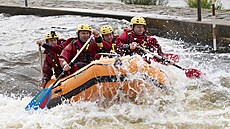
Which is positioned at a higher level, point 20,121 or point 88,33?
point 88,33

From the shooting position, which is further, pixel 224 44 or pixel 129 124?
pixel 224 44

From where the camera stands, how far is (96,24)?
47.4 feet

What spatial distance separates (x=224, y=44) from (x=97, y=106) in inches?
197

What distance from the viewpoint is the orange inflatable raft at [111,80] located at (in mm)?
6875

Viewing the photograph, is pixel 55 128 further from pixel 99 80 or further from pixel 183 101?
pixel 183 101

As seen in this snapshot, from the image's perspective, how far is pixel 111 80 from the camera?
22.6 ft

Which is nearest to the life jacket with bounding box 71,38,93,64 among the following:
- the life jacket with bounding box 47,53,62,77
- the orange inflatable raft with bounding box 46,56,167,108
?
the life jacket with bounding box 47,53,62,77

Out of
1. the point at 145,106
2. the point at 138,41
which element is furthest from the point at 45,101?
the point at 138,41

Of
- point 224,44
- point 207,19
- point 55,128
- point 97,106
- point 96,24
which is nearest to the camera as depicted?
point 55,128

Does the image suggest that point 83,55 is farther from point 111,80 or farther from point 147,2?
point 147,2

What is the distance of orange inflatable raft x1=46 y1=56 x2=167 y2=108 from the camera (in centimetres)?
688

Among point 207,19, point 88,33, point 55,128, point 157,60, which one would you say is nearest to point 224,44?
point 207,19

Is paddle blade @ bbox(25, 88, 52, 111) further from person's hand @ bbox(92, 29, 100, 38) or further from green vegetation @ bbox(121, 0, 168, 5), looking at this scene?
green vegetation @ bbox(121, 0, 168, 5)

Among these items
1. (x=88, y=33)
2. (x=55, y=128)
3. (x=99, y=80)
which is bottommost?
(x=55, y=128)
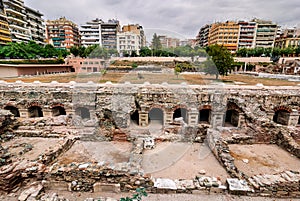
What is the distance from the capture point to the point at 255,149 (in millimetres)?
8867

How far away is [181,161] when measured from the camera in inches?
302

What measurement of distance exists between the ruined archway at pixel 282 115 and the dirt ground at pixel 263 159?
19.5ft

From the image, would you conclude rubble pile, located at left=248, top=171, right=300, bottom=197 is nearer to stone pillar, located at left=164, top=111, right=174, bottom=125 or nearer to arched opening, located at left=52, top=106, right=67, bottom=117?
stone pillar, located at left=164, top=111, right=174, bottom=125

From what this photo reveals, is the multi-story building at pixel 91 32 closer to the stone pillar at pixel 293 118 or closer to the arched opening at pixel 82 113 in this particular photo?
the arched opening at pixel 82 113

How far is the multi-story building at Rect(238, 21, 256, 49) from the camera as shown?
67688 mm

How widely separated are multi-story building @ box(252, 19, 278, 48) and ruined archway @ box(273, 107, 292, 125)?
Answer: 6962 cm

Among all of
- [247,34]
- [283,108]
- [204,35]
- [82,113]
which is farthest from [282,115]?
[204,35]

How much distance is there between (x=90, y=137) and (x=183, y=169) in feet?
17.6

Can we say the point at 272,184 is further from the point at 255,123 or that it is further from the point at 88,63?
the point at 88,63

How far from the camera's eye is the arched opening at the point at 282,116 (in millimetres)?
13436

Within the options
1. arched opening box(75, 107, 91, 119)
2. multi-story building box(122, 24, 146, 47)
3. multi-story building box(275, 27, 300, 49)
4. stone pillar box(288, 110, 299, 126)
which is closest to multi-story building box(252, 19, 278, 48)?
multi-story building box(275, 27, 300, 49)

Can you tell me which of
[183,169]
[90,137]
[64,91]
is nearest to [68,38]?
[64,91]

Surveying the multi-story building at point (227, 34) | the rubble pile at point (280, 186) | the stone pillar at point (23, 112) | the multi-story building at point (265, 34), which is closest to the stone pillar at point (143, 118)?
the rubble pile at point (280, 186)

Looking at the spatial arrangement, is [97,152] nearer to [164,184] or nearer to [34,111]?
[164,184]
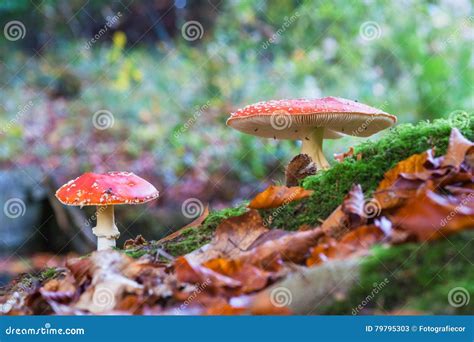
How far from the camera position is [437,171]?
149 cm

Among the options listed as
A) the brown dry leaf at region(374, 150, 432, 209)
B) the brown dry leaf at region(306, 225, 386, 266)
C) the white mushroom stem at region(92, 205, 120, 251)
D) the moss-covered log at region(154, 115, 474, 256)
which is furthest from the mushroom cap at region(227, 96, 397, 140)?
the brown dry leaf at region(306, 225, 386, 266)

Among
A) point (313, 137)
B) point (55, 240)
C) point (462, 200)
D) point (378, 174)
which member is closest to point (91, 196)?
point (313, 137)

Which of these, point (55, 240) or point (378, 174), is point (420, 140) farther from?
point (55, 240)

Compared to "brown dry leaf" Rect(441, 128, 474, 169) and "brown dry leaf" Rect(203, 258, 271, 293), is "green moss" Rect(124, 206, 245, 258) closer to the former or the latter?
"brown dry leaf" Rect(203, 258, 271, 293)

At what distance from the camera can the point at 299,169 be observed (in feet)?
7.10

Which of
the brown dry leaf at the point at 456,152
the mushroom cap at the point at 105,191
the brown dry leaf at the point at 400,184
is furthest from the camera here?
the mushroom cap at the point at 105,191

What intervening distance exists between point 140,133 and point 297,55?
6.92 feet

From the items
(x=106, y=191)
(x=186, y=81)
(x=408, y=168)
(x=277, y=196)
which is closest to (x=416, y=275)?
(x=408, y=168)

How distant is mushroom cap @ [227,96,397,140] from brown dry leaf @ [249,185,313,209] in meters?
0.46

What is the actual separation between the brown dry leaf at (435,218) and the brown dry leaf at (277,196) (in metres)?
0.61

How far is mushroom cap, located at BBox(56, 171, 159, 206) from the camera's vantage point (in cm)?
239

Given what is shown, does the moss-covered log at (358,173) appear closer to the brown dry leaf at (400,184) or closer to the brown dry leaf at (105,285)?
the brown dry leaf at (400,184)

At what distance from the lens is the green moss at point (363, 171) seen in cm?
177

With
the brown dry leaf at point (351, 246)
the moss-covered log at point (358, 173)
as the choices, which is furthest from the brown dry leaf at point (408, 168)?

....................

Starting with the line that contains "What is the actual", return each line through the last one of the data above, exactly as written and nothing more.

What is the actual separation between the brown dry leaf at (435,218) and the brown dry leaf at (277,196) (in metres)?
0.61

How far is mushroom cap, located at BBox(56, 171, 159, 206) from the camera's vantage point (in cm)?
239

Given what is shown, does the moss-covered log at (358,173) appear closer to the brown dry leaf at (400,184) or closer to the brown dry leaf at (105,285)?
the brown dry leaf at (400,184)

At what distance from the lens is the green moss at point (363, 171) seen in cm?
177

With
the brown dry leaf at point (351, 246)
the moss-covered log at point (358, 173)
as the choices, which is furthest from the brown dry leaf at point (408, 168)?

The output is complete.